* [Problem details]: Convert every item below into a two-column CSV with the headers item_text and answer, one row per item. Put each field in double quotes, replace any line breaks with spaces, and leave out the pictures.

* [Excerpted records]:
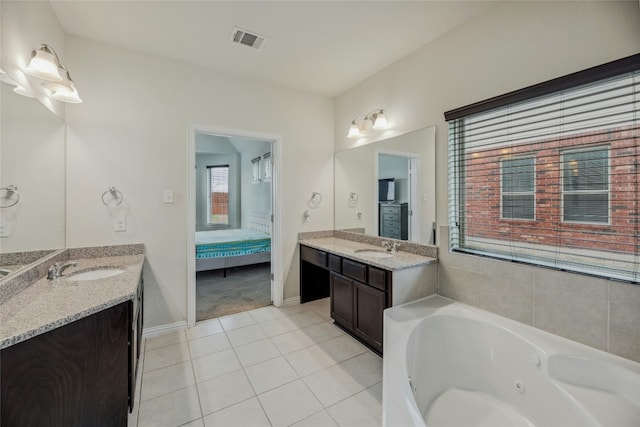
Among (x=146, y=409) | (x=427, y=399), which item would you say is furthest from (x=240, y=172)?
(x=427, y=399)

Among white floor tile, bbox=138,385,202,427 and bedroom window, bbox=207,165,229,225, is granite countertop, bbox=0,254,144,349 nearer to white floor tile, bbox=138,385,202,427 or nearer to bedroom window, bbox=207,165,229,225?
white floor tile, bbox=138,385,202,427

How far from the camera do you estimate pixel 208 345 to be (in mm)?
2418

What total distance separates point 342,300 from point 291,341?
0.60 metres

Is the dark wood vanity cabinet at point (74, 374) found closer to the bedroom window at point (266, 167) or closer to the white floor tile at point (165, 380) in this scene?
the white floor tile at point (165, 380)

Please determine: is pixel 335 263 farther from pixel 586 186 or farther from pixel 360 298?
pixel 586 186

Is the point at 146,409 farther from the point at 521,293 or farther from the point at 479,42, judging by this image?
the point at 479,42

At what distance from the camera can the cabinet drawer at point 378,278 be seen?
2115 millimetres

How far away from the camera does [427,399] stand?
161 centimetres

* [Answer to the problem]:
item_text,answer
"Among (x=146, y=409) | (x=427, y=399), which item would you say is furthest from (x=240, y=172)?","(x=427, y=399)"
"Among white floor tile, bbox=138,385,202,427 and bedroom window, bbox=207,165,229,225, is granite countertop, bbox=0,254,144,349 nearer to white floor tile, bbox=138,385,202,427 or nearer to bedroom window, bbox=207,165,229,225?","white floor tile, bbox=138,385,202,427"
"How far from the camera do you estimate pixel 208 345 to be (in mm)?","2418"
"What total distance separates point 342,300 from point 291,341?","0.60 metres"
"Is the dark wood vanity cabinet at point (74, 374) found closer to the bedroom window at point (266, 167) or closer to the white floor tile at point (165, 380) in this scene?","the white floor tile at point (165, 380)"
"Please determine: is pixel 335 263 farther from pixel 586 186 or farther from pixel 360 298?","pixel 586 186"
"Is the point at 146,409 farther from the point at 521,293 or farther from the point at 479,42, judging by this image?","the point at 479,42"
"At what distance from the camera can the cabinet drawer at point 378,278 be seen?","2115 millimetres"
"How far away from the camera does [427,399] stand?","161 centimetres"